Given passage section start

7 Replies Latest reply on Apr 5, 2017 6:47 AM by dipak

    OpenCL printf() limited to 65536 lines?

    mrbpix

      I spent hours reducing a bug in a complex OpenCL using printf() statements to debug to this very simple, very short program based on the HelloWorld sample that ships with the AMD APP SDK (14 lines of OpenCL, ~170 lines of C): https://pastebin.com/raw/8N4Ms2JT

       

      On Linux: compile with:

      $ g++ -I/opt/AMDAPPSDK-3.0/include  -o main.o -c main.cpp
      $ g++ -o hello main.o -rdynamic -L/opt/amdgpu-pro/lib/x86_64-linux-gnu -lOpenCL

      The kernel launches 8192 threads and each thread prints 32 integers (with a dummy use of the input/output buffers to prevent the compiler from optimizing out the while loop):

      __kernel void helloworld(__global uchar* in, __global uchar* out)
      {
          uint        tid = get_global_id(0);
          uint        step = 32;
          uint        i = tid * step;
          uint        j = (tid + 1) * step;
          printf("%d: thread started\n", tid);
          while (i < j)
            {
              printf("integer %d\n", i);
              i++;
            }
          out[tid] = in[tid] + i;
      }

      However the output of some threads is missing (threads 0-1279 are missing):

      $ ./hello | grep thread | sort -n | head
      1280: thread started
      1281: thread started
      1282: thread started
      1283: thread started
      1284: thread started
      ...

      If I change the local work size from 64 to 128 (see local_work_size variable) the output is correct:

      $ ./hello | grep thread | sort -n | head
      0: thread started
      1: thread started
      2: thread started
      3: thread started
      ...

      While counting the lines output by the kernel, I noticed it seems the root of the problem could be that the OpenCL printf() implementation is limited to printing at most 65536 lines (per kernel invocation?). The output would be different depending on the local work size because in one case the first work groups would be scheduled differently (eg. scheduled AFTER 65536 lines have been printed out) and this would be why their output is missing. In my original real-world program it seems that if a thread attempts to printf() a line after 65536 lines have already been printed out, then it silently dies/stops.


      System details:
      Ubuntu 16.04, 64-bit
      AMDGPU-PRO driver 16.60.3
      AMD APP SDK 3.0
      Radeon RX 480

Given passage section end

*Exercise objective*
Retype the OpenCL printf thread, everything from "On Linux: compile" down to "in, __global uchar* out)". The material after the OpenCL printf thread has no connection to it.

Excerpted data section start

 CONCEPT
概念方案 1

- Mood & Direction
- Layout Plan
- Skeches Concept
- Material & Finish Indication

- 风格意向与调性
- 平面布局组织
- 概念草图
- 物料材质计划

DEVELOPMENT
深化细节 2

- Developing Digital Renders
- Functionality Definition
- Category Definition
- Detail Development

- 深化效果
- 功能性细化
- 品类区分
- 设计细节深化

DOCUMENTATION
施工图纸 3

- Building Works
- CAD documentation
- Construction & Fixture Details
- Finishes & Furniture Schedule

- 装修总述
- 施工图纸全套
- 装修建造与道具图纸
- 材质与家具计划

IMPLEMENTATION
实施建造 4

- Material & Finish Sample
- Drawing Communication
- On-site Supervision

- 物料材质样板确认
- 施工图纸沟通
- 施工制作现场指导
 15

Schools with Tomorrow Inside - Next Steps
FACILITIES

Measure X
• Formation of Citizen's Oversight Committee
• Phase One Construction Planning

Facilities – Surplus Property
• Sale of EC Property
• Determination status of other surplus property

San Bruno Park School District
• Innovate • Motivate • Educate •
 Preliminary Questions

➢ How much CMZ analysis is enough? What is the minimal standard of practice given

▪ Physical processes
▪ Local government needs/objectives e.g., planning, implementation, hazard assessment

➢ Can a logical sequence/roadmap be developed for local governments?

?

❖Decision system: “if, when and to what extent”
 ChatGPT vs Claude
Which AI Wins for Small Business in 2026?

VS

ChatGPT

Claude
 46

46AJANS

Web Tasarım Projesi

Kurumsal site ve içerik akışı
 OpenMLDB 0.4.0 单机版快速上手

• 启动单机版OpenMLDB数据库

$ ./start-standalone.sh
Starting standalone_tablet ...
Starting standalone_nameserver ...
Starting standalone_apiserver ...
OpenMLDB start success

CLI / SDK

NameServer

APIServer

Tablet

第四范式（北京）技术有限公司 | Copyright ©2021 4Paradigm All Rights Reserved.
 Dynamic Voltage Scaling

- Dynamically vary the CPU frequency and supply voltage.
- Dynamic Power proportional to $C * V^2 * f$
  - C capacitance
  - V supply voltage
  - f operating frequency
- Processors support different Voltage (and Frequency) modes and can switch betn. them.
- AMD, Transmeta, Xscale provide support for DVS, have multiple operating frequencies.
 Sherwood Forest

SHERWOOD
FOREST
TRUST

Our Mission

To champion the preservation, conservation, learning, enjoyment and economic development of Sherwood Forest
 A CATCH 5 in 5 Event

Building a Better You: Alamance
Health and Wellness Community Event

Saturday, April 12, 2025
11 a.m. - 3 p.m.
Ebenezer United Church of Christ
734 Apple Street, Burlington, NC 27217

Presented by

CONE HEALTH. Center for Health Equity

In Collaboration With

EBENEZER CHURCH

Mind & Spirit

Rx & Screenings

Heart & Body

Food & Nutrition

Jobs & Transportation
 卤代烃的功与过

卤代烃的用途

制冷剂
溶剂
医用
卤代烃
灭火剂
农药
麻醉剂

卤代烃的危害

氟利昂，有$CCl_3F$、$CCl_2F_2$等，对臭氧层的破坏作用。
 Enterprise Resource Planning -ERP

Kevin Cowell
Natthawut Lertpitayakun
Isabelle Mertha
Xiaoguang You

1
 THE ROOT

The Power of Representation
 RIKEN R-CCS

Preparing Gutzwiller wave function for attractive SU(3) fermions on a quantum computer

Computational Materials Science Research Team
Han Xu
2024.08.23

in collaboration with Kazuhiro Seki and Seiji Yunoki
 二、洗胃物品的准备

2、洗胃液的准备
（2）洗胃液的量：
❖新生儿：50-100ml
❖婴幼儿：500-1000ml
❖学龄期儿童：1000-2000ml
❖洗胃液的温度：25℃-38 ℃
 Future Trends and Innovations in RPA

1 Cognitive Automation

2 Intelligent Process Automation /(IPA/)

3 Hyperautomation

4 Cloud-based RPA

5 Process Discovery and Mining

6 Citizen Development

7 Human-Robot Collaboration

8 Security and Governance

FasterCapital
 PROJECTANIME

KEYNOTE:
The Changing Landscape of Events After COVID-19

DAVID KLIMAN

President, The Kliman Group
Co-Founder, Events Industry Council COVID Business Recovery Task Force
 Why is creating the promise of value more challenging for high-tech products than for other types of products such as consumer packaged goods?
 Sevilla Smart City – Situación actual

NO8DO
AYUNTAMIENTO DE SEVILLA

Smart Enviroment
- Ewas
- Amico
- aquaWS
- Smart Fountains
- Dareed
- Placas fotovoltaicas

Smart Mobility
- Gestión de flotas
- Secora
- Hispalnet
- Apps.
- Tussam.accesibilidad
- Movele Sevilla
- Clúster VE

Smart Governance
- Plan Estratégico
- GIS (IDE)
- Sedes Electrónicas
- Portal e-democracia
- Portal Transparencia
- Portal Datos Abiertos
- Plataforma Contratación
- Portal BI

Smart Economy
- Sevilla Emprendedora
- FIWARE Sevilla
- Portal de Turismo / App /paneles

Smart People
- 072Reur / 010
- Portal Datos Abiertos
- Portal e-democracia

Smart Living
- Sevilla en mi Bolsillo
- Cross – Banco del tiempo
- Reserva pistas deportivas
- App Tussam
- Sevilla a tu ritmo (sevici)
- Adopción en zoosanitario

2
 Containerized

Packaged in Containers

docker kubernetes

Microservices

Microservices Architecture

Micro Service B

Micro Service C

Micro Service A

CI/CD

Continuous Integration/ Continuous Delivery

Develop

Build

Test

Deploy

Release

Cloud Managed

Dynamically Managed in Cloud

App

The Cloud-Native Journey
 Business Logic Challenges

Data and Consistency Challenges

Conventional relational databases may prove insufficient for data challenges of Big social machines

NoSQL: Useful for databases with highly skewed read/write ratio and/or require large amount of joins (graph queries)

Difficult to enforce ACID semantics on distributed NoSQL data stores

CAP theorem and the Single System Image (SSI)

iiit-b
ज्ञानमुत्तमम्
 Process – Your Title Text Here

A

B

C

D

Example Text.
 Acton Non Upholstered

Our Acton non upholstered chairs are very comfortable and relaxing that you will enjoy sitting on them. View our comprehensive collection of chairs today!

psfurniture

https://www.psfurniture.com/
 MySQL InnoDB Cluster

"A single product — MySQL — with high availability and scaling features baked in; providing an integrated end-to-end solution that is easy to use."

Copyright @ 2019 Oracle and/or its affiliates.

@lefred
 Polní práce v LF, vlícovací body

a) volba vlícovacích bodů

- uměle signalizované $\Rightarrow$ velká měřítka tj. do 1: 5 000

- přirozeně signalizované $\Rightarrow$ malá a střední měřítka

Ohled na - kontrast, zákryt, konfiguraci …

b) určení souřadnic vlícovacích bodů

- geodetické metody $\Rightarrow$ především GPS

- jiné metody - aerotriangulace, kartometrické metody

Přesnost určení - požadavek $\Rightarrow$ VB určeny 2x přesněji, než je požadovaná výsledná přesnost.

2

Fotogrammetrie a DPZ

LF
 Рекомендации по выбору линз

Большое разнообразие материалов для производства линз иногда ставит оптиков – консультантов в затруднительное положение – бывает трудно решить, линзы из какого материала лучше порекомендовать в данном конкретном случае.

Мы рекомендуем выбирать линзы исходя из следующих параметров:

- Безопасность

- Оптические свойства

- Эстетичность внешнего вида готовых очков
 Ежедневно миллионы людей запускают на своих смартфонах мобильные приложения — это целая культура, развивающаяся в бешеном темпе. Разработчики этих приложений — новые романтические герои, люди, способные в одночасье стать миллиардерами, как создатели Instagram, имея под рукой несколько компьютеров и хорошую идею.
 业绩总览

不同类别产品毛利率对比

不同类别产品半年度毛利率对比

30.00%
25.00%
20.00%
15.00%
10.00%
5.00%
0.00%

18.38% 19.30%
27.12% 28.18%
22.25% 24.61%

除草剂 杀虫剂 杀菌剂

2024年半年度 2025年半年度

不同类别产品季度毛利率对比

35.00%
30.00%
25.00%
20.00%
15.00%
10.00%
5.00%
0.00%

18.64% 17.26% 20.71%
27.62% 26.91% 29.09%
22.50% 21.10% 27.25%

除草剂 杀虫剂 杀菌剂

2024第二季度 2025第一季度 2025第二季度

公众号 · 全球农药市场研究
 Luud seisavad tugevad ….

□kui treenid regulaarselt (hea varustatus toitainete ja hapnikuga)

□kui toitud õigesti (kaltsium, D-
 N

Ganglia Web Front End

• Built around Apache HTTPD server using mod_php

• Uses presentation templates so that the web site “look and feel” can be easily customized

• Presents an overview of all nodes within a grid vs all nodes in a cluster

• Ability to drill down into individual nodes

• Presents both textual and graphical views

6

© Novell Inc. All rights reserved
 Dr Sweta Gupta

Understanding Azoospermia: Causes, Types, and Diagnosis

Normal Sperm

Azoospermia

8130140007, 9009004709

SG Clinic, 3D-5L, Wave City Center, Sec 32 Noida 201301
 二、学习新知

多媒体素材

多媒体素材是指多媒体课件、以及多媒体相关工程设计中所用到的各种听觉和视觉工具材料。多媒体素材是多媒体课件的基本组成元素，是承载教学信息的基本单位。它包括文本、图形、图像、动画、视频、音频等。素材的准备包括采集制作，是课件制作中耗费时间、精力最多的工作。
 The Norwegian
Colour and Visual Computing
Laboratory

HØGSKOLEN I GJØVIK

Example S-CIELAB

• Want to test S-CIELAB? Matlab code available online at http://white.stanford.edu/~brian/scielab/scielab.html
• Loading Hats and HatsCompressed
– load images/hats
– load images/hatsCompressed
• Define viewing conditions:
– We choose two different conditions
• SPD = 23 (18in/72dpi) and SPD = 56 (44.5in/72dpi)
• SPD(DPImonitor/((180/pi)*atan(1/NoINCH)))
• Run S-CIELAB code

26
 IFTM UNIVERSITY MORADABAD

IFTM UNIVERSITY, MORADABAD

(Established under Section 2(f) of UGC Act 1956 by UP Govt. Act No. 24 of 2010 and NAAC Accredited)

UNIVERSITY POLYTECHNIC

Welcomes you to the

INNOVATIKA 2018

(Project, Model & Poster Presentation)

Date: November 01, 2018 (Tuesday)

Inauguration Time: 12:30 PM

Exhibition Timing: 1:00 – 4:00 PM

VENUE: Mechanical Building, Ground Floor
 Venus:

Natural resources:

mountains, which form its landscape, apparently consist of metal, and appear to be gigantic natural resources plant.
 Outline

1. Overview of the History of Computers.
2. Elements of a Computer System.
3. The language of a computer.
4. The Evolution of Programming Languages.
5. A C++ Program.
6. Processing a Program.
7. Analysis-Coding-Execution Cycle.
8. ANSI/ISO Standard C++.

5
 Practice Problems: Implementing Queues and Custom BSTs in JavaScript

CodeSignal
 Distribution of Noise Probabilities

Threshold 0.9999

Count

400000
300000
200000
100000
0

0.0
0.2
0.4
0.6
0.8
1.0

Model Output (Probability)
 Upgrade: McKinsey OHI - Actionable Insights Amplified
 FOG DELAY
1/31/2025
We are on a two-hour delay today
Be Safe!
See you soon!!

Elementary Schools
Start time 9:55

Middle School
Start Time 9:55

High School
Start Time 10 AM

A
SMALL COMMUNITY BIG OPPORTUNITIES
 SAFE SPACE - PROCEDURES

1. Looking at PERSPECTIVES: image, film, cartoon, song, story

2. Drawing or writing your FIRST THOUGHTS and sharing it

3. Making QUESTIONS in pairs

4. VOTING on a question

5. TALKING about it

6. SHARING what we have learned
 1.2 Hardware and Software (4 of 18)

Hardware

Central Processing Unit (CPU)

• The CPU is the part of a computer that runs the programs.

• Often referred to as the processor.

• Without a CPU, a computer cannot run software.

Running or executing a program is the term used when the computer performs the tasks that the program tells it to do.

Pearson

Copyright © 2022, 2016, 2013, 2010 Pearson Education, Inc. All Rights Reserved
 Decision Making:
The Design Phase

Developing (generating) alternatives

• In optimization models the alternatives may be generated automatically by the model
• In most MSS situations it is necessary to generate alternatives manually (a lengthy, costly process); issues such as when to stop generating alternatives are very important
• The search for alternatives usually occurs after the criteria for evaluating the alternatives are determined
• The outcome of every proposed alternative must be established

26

Excerpted data section end

*Written answer*
On Linux: compile with:

      $ g++ -I/opt/AMDAPPSDK-3.0/include  -o main.o -c main.cpp
      $ g++ -o hello main.o -rdynamic -L/opt/amdgpu-pro/lib/x86_64-linux-gnu -lOpenCL

      The kernel launches 8192 threads and each thread prints 32 integers (with a dummy use of the input/output buffers to prevent the compiler from optimizing out the while loop):

      __kernel void helloworld(__global uchar* in, __global uchar* out)